1. A Borges-like story. A plane without a surface is impossible to conceive, and so, you might think, is a plane with only one surface, but you can make that easily with a strip of paper. You twist one end of it 180 degrees and tape it to the other, and it is called a Mobius strip or cylinder. A line drawn along it arrives on the opposite side. I once wrote a story about that (it too is somewhere in my mislaid “Among the Shapes”) with two two-dimensional beings who live in this Flatland, called Stabilis and Mobilis. Stabilis stays where he is; Mobilis sets off on a journey all the way around the world, and arrives back with his heart seeming (to Stabilis) to be on the other side of his body.

2. James King says:

Guy,
I didn’t notice any polyhedrons or orreries, but some of these images provided by Google of what’s being done with 3D printers amaze me and trigger many ideas:

With your expertise in representing 3D objects in 2D, your artistic skills and good judgement, your computer and algorithmic skills, etc, I wonder if this 3D technology might be of interest. I think, for example, of “Kepler’s polyhedral cosmos” at the end of page 34 of Astronomical Calendar 2015. Or maybe there’s a way to produce a better planisphere using this technology (at least as a prototype). (My overall favorite planisphere continues to be the one available from Edmond, but I can think of improvements..)
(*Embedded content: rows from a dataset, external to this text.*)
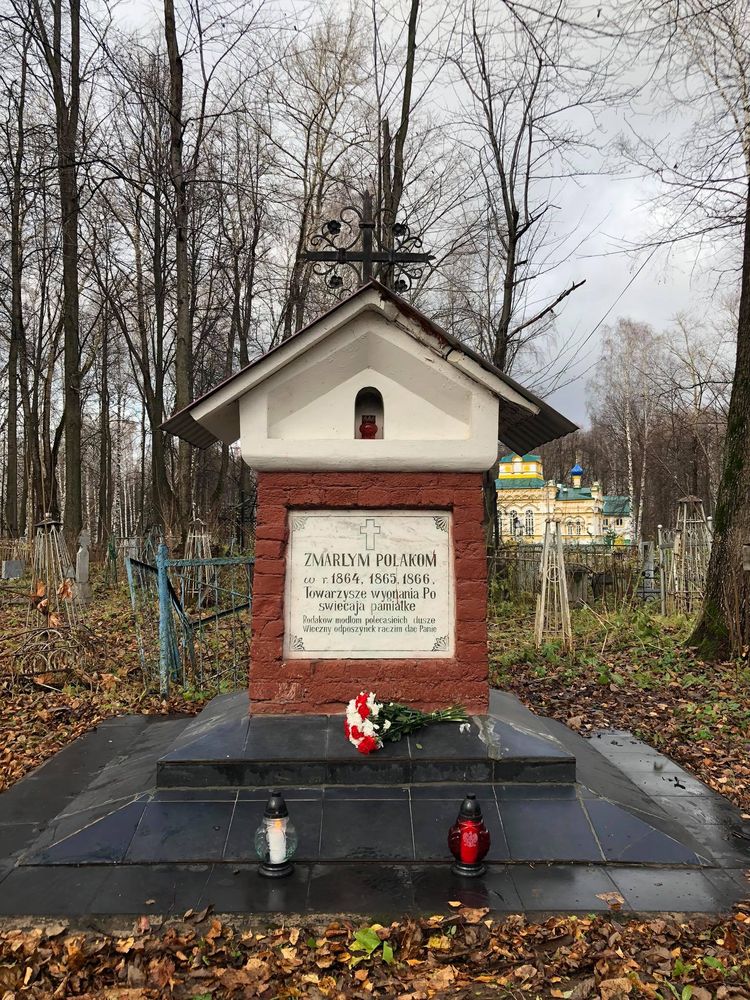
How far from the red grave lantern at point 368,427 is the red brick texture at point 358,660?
0.38m

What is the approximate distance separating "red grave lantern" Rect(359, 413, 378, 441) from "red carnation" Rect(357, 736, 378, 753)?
225 centimetres

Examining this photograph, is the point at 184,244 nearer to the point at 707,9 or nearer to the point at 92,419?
the point at 707,9

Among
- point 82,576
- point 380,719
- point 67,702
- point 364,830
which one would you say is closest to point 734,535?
point 380,719

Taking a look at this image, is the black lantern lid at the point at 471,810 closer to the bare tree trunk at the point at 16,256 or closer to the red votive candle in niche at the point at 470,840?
the red votive candle in niche at the point at 470,840

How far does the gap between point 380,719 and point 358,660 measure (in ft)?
1.67

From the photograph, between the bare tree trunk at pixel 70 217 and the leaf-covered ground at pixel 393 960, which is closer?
the leaf-covered ground at pixel 393 960

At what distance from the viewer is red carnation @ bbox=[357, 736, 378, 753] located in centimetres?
446

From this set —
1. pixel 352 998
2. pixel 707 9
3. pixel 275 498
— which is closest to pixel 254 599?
pixel 275 498

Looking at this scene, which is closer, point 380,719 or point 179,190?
point 380,719

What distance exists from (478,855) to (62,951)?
6.91 feet

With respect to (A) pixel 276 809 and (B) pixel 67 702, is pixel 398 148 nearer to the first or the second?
(B) pixel 67 702

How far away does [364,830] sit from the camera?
4000 mm

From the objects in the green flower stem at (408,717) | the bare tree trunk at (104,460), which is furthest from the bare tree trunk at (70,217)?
the green flower stem at (408,717)

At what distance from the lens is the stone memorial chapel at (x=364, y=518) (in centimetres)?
498
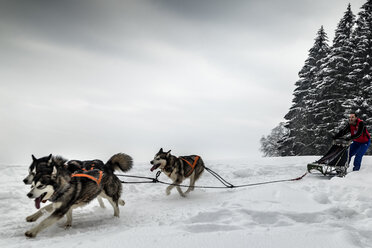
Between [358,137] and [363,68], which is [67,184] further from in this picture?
[363,68]

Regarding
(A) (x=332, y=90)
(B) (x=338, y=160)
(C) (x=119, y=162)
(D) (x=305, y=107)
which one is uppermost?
(A) (x=332, y=90)

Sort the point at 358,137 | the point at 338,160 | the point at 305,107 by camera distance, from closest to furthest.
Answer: the point at 358,137
the point at 338,160
the point at 305,107

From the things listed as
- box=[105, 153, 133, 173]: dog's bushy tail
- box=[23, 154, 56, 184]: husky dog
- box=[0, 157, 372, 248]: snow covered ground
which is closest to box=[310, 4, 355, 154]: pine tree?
box=[0, 157, 372, 248]: snow covered ground

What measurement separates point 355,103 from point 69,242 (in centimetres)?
1798

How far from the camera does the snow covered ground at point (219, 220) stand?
287 centimetres

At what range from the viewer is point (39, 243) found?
10.3ft

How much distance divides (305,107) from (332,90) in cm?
286

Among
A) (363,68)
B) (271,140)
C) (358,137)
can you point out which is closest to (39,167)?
(358,137)

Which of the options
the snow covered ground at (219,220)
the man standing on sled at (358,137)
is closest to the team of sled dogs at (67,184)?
the snow covered ground at (219,220)

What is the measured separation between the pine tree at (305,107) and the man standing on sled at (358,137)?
459 inches

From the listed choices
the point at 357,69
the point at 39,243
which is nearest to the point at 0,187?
the point at 39,243

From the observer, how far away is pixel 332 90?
17906mm

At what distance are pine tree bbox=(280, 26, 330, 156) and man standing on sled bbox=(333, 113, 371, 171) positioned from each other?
11.7 metres

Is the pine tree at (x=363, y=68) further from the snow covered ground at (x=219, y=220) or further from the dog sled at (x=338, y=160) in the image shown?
the snow covered ground at (x=219, y=220)
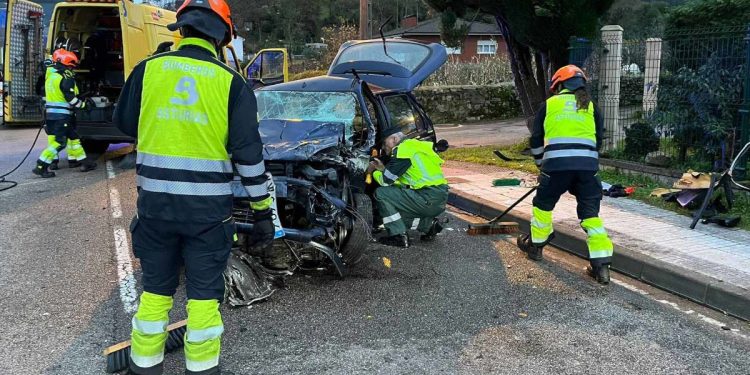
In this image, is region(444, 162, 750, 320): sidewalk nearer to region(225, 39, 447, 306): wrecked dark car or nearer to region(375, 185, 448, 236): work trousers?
region(225, 39, 447, 306): wrecked dark car

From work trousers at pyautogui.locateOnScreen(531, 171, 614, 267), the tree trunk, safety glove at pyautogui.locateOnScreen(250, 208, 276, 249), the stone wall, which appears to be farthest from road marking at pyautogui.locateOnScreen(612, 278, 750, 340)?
the stone wall

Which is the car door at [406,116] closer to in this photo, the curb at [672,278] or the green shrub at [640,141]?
the curb at [672,278]

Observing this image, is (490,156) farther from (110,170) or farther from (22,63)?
(22,63)

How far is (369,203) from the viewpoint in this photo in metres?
5.45

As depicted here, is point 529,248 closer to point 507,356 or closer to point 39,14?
point 507,356

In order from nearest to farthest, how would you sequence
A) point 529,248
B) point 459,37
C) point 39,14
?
point 529,248, point 459,37, point 39,14

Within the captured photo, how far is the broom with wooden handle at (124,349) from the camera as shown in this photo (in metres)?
3.41

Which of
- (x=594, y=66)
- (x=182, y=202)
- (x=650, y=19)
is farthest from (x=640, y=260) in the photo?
(x=650, y=19)

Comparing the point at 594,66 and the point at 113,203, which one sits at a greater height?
the point at 594,66

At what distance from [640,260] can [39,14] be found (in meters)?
12.8

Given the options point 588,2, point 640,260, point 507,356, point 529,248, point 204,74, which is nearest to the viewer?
point 204,74

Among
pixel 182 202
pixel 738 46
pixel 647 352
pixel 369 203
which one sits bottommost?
pixel 647 352

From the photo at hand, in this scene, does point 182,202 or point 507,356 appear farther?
point 507,356

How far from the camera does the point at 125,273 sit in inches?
200
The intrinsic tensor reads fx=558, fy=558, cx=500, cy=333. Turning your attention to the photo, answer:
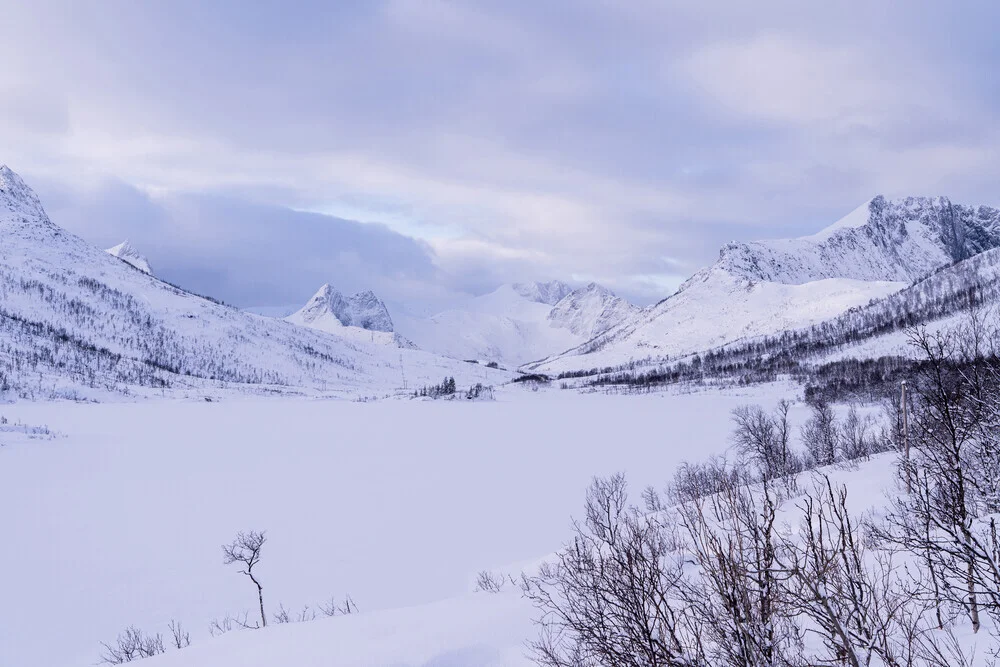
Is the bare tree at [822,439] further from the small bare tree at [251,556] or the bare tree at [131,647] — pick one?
the bare tree at [131,647]

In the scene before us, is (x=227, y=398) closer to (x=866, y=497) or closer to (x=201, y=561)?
(x=201, y=561)

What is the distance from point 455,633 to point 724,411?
90137mm

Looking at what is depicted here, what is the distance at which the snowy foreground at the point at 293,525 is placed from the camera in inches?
389

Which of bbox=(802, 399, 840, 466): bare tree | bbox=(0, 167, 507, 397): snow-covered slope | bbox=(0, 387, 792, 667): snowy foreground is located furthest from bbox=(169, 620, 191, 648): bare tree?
bbox=(0, 167, 507, 397): snow-covered slope

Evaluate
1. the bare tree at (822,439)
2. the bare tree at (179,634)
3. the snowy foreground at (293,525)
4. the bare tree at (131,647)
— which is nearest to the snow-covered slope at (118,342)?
the snowy foreground at (293,525)

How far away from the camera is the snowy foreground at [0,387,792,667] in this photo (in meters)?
9.88

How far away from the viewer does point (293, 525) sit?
3002 cm

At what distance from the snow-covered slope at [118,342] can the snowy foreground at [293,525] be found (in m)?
57.7

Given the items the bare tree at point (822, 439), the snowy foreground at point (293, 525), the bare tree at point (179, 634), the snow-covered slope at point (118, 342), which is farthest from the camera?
the snow-covered slope at point (118, 342)

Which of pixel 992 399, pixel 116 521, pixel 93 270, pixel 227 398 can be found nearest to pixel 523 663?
pixel 992 399

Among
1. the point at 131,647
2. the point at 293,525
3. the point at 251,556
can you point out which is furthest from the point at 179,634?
the point at 293,525

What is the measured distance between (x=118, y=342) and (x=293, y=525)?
154121 mm

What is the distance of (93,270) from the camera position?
641ft

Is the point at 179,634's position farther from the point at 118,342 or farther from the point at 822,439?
the point at 118,342
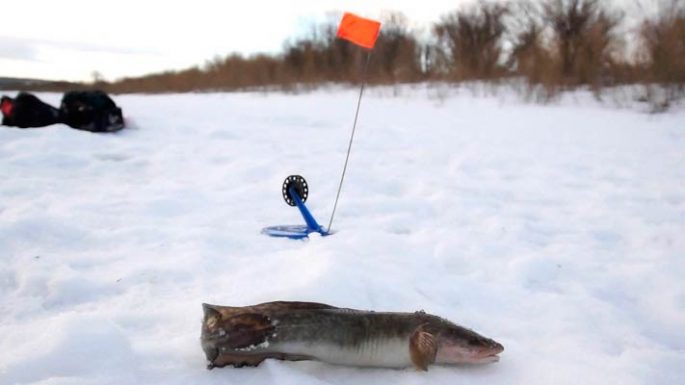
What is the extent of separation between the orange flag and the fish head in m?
2.38

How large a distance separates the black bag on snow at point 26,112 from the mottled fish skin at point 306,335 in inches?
237

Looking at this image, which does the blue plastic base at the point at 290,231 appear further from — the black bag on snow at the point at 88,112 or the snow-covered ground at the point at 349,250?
the black bag on snow at the point at 88,112

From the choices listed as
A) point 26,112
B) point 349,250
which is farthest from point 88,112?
point 349,250

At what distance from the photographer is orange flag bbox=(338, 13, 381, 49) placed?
150 inches

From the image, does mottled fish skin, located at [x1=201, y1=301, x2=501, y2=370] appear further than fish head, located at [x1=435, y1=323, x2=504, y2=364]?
No

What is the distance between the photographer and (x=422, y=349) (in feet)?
6.02

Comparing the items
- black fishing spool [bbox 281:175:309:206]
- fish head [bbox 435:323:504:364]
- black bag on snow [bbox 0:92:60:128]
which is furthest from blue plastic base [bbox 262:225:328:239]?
black bag on snow [bbox 0:92:60:128]

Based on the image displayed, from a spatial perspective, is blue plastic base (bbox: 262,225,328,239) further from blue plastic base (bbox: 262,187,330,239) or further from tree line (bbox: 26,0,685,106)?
tree line (bbox: 26,0,685,106)

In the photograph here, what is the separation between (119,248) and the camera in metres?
3.17

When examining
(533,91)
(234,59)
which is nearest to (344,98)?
(533,91)

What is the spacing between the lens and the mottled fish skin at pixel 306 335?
1.79 metres

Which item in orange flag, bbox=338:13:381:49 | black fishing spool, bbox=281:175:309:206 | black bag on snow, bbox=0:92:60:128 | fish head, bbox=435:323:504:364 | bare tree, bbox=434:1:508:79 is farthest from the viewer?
bare tree, bbox=434:1:508:79

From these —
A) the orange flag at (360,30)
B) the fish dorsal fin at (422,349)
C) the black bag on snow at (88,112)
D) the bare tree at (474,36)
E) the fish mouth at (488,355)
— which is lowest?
the fish mouth at (488,355)

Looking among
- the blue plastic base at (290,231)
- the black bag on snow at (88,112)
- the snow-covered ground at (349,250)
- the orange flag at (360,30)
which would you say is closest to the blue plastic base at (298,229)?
the blue plastic base at (290,231)
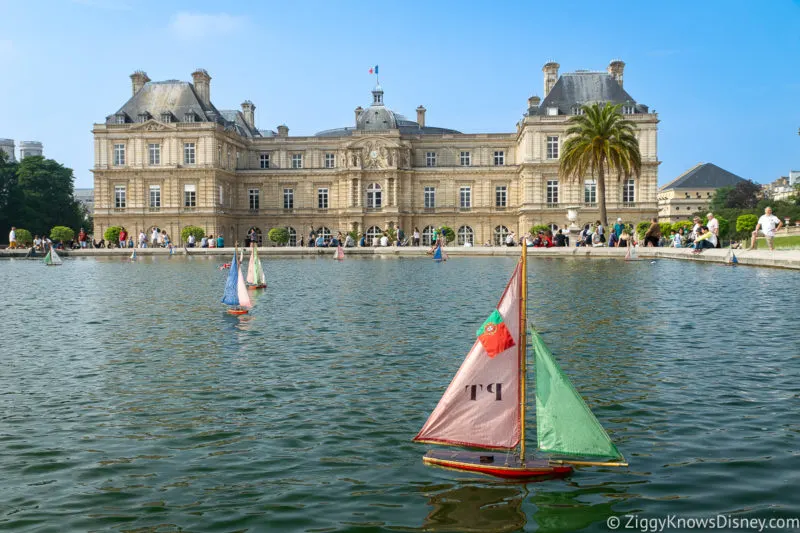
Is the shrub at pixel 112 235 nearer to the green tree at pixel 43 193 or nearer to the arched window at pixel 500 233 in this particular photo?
the green tree at pixel 43 193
BTW, the original cover of AC2015 was good enough for me, but thanks for the improved version you blogged to us recently. And thanks for sharing some details of your travails in learning to automate the production of more accurate polyhedron images!

BTW2, the above template you provide for constructing a dodecahedron is very cool, and your related observations about the relevance of the number 5 to humans are worthy of some meditation..

1. To make James’s link work, delete the space between “search?” and “q”. In other words, copy the whole of his text from “http” to the end of the paragraph, paste it into the browser address box, and delete that space.

I can sort of imagine how 3-D printing works, though I assume it’s done with machinery. I don’t know how 3-D animations are programmed, such as the one you can find somewhere of the two halves of the dodecahedron actually rotating into their clasp. I imagine it could be used to animate the construction of Kepler’s cosmos of polyhedrons enclosing each other. Something else to learn if there were infinite time after doing enough more of the learning of WordPress, Photoshop, Musescore, etc., etc.

I will say more about “five… at the root of our being” if I can find a mass of notes I once made (before computer) for a project called “Among the Shapes”.

3. Anthony Barreiro says:

I’ve learned so much about polyhedra this year! And the dodecahedron is my favorite. Five is certainly the first number that jumps out at me when looking at a dodecahedron.

By the way, the picture of the lamp should be rotated 90 degrees clockwise. It’s not a great picture to start with, a quick snap with my ipad with the Sun backlighting the lamp (as you said, “without thinking” — no ray tracing needed!).